● **TEXT PASSAGE**:
** Start **

You may also use Keywords-in-context (KWIC) to filter your tokens in the neighborhood around certain keyword pattern(s). The method for that is called filter_tokens_with_kwic() and works very similar to get_kwic() but filters the documents in the TMPreproc
instance with which you can continue working as
usual. Here, we filter the tokens in each document to get the tokens directly in front and after the glob pattern '*house*'
(context_size=1
):
[61]:
preproc = preproc_orig.copy() # make a copy from full data
preproc.filter_tokens_with_kwic('*house*', context_size=1,
match_type='glob', ignore_case=True)
preproc.tokens_datatable
[61]:
doc | position | token | lemma | whitespace | |
---|---|---|---|---|---|
▪▪▪▪ | ▪▪▪▪▪▪▪▪ | ▪▪▪▪ | ▪▪▪▪ | ▪ | |
0 | NewsArticles-1880 | 0 | White | White | 1 |
1 | NewsArticles-1880 | 1 | House | House | 1 |
2 | NewsArticles-1880 | 2 | aides | aide | 1 |
3 | NewsArticles-1880 | 3 | White | White | 1 |
4 | NewsArticles-1880 | 4 | House | House | 1 |
5 | NewsArticles-1880 | 5 | aides | aide | 1 |
6 | NewsArticles-1880 | 6 | White | White | 1 |
7 | NewsArticles-1880 | 7 | House | House | 1 |
8 | NewsArticles-1880 | 8 | is | be | 1 |
9 | NewsArticles-1880 | 9 | White | White | 1 |
10 | NewsArticles-1880 | 10 | House | House | 1 |
11 | NewsArticles-1880 | 11 | and | and | 1 |
12 | NewsArticles-99 | 0 | the | the | 1 |
13 | NewsArticles-99 | 1 | house | house | 0 |
14 | NewsArticles-99 | 2 | , | , | 0 |
15 | NewsArticles-99 | 3 | of | of | 1 |
16 | NewsArticles-99 | 4 | greenhouse | greenhouse | 1 |
17 | NewsArticles-99 | 5 | gases | gas | 1 |
18 | NewsArticles-99 | 6 | UK | UK | 1 |
19 | NewsArticles-99 | 7 | household | household | 1 |
20 | NewsArticles-99 | 8 | threw | throw | 1 |
When you annotated your documents’ tokens with Part-of-Speech (POS) tags, you can also filter them using filter_for_pos():
[62]:
del preproc
preproc = preproc_orig.copy() # make a copy from full data
# apply POS tagging and retain only nouns
preproc.pos_tag().filter_for_pos('N').tokens_datatable
[62]:
doc | position | token | |
---|---|---|---|
▪ | ▪ | ▪ |
[63]:
del preproc
In this example we filtered for tokens that were identified as nouns by passing the simplified POS tag 'N'
(for more on simplified tags, see the method documentation). We can also filter for more than one tag, e.g. nouns or verbs by passing a list of required POS tags.

** End **

● **SET TASK A**:
Rewrite the paragraph in the text passage that begins "In this example we filtered" as a brief list that keeps its main facts.

● **DATA FOR THE TASK**:
** Start **

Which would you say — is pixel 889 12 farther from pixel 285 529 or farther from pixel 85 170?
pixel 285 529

** End **
** Start **

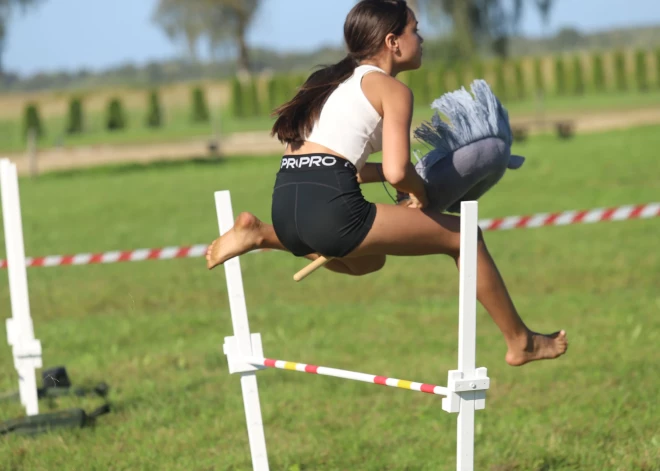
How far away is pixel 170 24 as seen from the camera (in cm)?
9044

** End **
** Start **

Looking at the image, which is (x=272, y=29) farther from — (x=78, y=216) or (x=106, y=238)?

** End **

● **SET TASK B**:
Gather every line of the rows that contains the word "farther". Case counts.

● **FINAL RESULT A**:
- Tokens identified as nouns were kept by passing the simplified POS tag 'N'.
- The method documentation has more on simplified tags.
- Several tags, such as nouns or verbs, can be filtered for at once by passing a list of required POS tags.

● **FINAL RESULT B**:
Which would you say — is pixel 889 12 farther from pixel 285 529 or farther from pixel 85 170?
Looking at the image, which is (x=272, y=29) farther from — (x=78, y=216) or (x=106, y=238)?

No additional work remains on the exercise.